The dangerous failure mode isn't AI code that's obviously wrong — it's AI code that's locally correct but globally misaligned with your system's design decisions.

What I changed

By the middle of the quarter, I'd adjusted my review approach. Three things helped.

First, I stopped reading AI-generated PRs line by line. Instead, I start with the diff summary and ask one question: does the shape of this change match what I'd expect? If someone asked for a new endpoint and the PR also introduces a database migration, a new caching layer, and a utility module, that's a red flag regardless of whether each piece is well-written.

Second, I started asking contributors to include a one-paragraph "intent statement" at the top of every PR: what problem does this solve, and what approach did you choose? Not what the AI chose — what you chose. If the developer can't articulate the approach independently of the generated code, they probably don't understand it well enough to own it in production.

Third, I pushed for architecture decision records on all three projects. Short documents — half a page — that capture choices like "we use event-driven communication between the billing and notification services" or "all date parsing goes through the shared temporal library." These give both humans and AI tools something to anchor against. They don't eliminate the review problem, but they make it faster to spot when generated code diverges from established patterns.

The productivity question

Here's what I keep turning over. The teams I worked with last quarter shipped more features than they would have without AI tools. That's not in dispute. But the total engineering effort didn't drop the way everyone expected. It shifted. Less time in an editor typing, more time in a review tool reading. Less time writing tests, more time wondering if the tests actually cover the failure modes that matter.

A recent developer survey found that the median developer now spends more hours per week reviewing code than writing it. That tracks with what I'm seeing on the ground.

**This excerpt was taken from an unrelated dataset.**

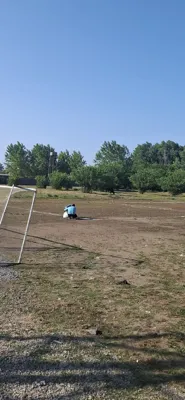 خطکشی زمین فدتبال برای برگذاری مسابقات ۱۴۰۴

I don't think this is a reason to stop using AI coding tools. But I do think we're in a transition period where the industry's productivity narrative is ahead of the reality. The bottleneck didn't disappear. It moved. And the new bottleneck — careful, context-aware review of plausible-looking code — is the kind of work that's genuinely hard to speed up.

What worries me is that most teams aren't measuring this shift. They see PRs getting merged faster and call it a win. Nobody's asking whether the review quality held up, or whether the architectural coherence of the codebase is drifting. Those are slower-moving metrics, and by the time they show up in incident rates or onboarding friction, the damage is months old.

If you're leading a team that's adopted AI coding tools, track the review hours. Not just how long PRs sit in the queue — how long humans actually spend reading them. That number might surprise you the same way it surprised me.